この治療には都道府県格差があり、10万人あたり全国平均では8.15人ですが、突出して高い高知県では20.25人です。また同一県内でも地域格差があるのが現状です。
参考:広がる脳血管内治療の進歩と課題 ( 2018/11/16 )
現役医師が立ち上げたスタートアップ
2019年設立とわずか3年のスタートアップiMed Technologyが開発する技術が注目されています。
現在全国の提携病院から提供を受けた100万枚のMRIの画像解析により、機械によるサポートを可能にするとのことです。
負担の少ないカテーテル手術のAI支援技術適応
日進月歩を進めるテクノロジーやデバイスのおかげで、破裂した動脈瘤や10ミリ以上の未破裂動脈瘤なども脳血管内治療(カテーテル)が適応できるようになった。一方で、経験のある医師でも未だ難易度の高い手術である。足の付け根の動脈から挿入したカテーテルが血管を突き破ってしまわないよう4枚の X 線映像を見ながらミリ単位の調整を行う。複数の医師や助手が映像を見守り、危険な前兆が見えたら「危ない」と声を掛け合って事故を未然に防いでいるのが現状。
参照1:広がる脳血管内治療の進歩と課題 ( 2018/11/16 )
参照2:脳血管内手術の手術支援AIを開発するiMed Technologies、初のエクイティファイナンスで1.7億円を調達
参考:岡山の医療難民を助けたい
最新情報
今年1月に行われたジャパン・ヘルスケアビジネスコンテストで代表が登壇していました。

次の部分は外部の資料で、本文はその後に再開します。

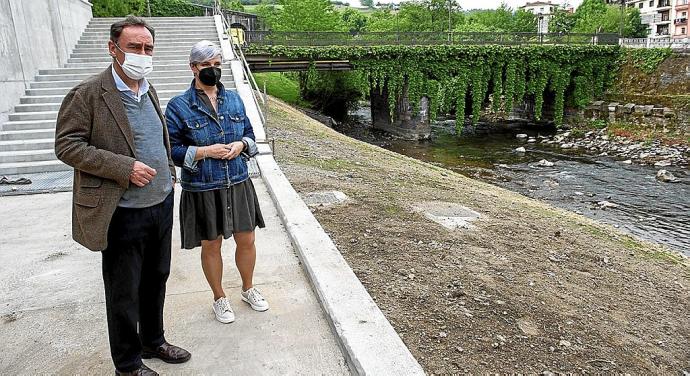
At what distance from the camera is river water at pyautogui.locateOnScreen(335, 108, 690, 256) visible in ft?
37.6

発表の中では、今年のサービスリリースを予定していることが伝えられました。
競合他社においては、手術支援ロボット開発の業種の他、Medtronic、Preferred Networks、Googleなどが画像診断技術の分野において競合企業になりえるとのことです。
質疑応答の中では、薬事法の認可取得においてサービスをどのようなカテゴリで進めていくか質問が上がりましたが薬事戦略上非公開とのコメント。

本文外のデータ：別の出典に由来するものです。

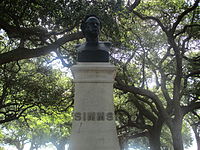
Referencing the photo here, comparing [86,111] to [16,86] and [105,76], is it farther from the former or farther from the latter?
[16,86]

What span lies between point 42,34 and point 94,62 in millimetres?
3846

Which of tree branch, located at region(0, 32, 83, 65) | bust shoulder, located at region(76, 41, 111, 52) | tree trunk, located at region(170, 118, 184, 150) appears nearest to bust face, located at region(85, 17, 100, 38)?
bust shoulder, located at region(76, 41, 111, 52)

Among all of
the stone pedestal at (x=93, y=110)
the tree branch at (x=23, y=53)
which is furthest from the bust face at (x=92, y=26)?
the tree branch at (x=23, y=53)

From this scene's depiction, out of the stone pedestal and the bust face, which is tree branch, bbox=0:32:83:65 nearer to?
the bust face

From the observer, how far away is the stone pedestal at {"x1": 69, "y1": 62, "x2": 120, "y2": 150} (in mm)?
4688

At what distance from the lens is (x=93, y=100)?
4.91 m

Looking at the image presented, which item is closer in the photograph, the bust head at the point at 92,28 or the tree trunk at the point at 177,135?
the bust head at the point at 92,28

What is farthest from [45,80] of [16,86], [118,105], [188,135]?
[188,135]

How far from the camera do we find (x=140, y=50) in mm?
12570

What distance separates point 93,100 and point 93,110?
0.22m

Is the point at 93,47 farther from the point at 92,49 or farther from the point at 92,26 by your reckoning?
the point at 92,26

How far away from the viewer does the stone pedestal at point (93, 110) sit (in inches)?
185

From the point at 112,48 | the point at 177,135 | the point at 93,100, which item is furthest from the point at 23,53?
the point at 177,135

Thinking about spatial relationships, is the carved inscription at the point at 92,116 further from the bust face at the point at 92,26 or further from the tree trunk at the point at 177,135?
the tree trunk at the point at 177,135
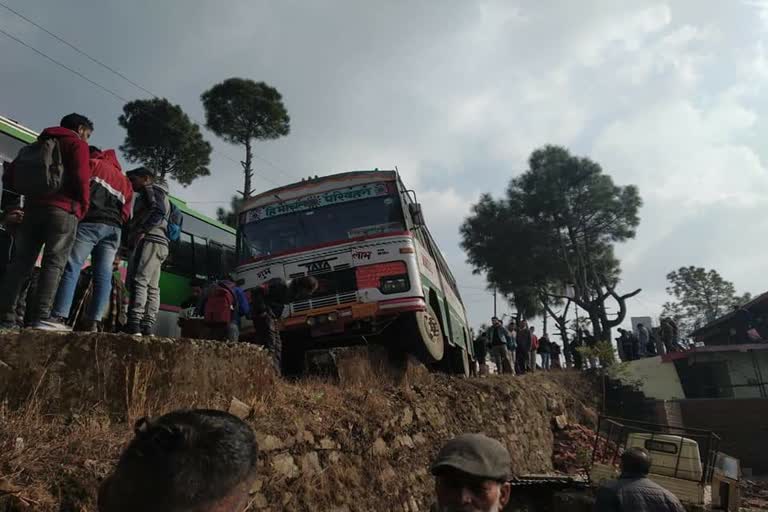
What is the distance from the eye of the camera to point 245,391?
4.36m

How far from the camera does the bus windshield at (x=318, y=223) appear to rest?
23.9ft

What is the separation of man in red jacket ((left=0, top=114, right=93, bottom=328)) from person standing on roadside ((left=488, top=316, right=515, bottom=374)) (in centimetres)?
1279

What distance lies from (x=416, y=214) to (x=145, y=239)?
394 cm

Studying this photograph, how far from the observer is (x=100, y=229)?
13.3 feet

(※しかしながら代表の河野医師は、2020年4月から厚生労働省医政局医事課にも所属しており、認可取得はスムーズに降りるのではないかと期待されます。)
特許取得については、臨床現場を行いながら改良していった点についてもそれぞれ特許をとっていると報告しており、後に参入してきた競合への対策を講じていると述べていました。
リリース後の展望においては、世界の学会でガイドラインへの導入検討などがされると急速な普及が期待できると予想していました。
河野医師は、今も時折現場に経ちながら改良を進めているそうです。
とにかく事業内容も一点集中で取り組んでいる真っ直ぐな企業、競合に邪魔されずに展開してくれることを願っています。
この企業を見つけた際、「探していたものが日本で開発進められてるんだ!」と感動してしまいました。
個人的にも手術体制の改善を切に願っていますし、私も画像・データの分野を極めてぜひ何らかの形で貢献できたらと密かな思いを抱いていたりもします。
ここまで読んでいただきありがとうございました。